Рок-звезда на празднике Нептуна, сострил сам себе Хан, закутался в гобелен и вернулся в кабинет.
— А где моя одежда? — спросил он у тайрианки.
И тут оказалось, что прежние вещи нельзя надевать на изменившееся тело, чтобы не навредить себе.
— Все правильно, — пошутил Хан. — Неважно, в первый или во второй раз рождаешься, все равно рождаешься в соответствующем виде. Собственно, мне одежда не очень и нужна, от восторга готов ходить, как Чака…
Хан пересказал подробность из биографии зулусского короля, о котором читал когда-то. В юности Чака слишком долго развивался — его высмеивали — и когда обрел должный облик, то, гордый этим, ходил «одетым по-зулусски», даже не в набедренной повязке, а всего лишь с колпачком на кончике пениса.
Эту шутку Хан придумал заранее, и сейчас она прозвучала машинально. Заметно ли это?
— Можно надеть нечто более эффектное, — чуть улыбнулась Хэгши. — Плавки из гермета. И все видно, и совершенно неуязвимо. Гермет абсолютно прозрачен и непробиваем ни для клинка, ни для пули, ни для луча.
Хан смутился, на мгновение выйдя из своего отстраненного состояния.

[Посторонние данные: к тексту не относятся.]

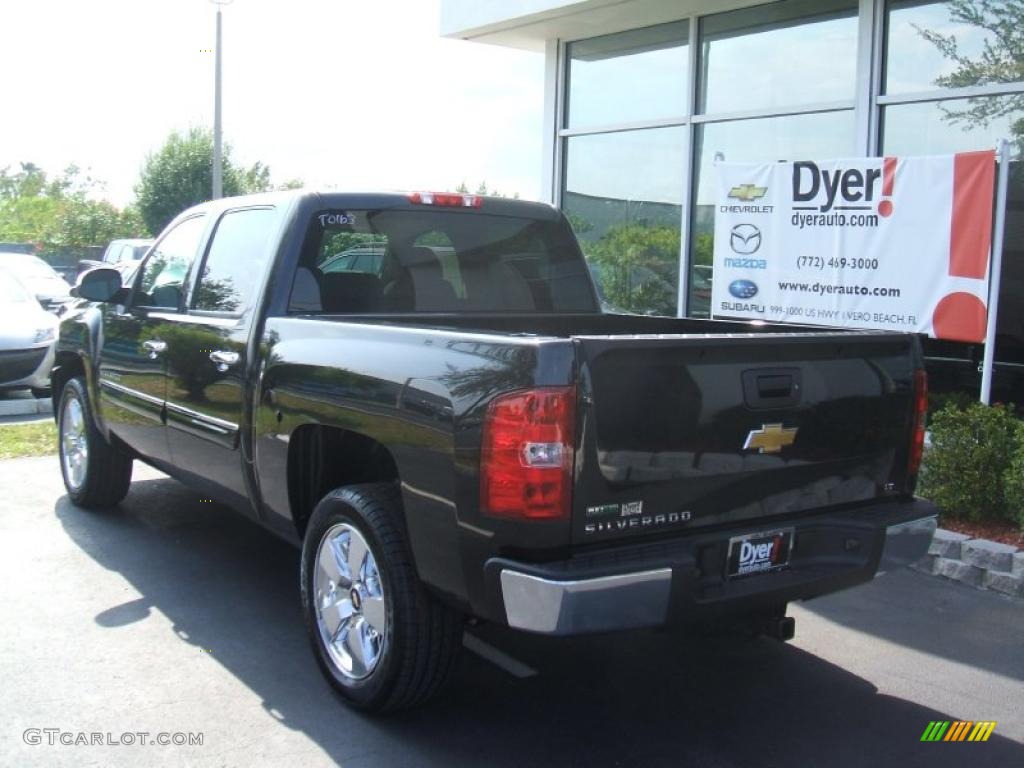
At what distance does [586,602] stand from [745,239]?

— О, — сказал он, краснея. — До этого я все-таки еще не дошел. Значит, здесь такое допустимо?
— Да. Можно заказать комбинезон из гермета, какие носят в экспедициях под прочей одеждой.
— А обычный комбинезон?
— Какой угодно. Хоть целый гардероб, в одном стиле или эклектичный, по собственному выбору или согласно рекомендациям специалиста. Хочешь, Раэм подберет тебе стиль? Он — один из лучших художников.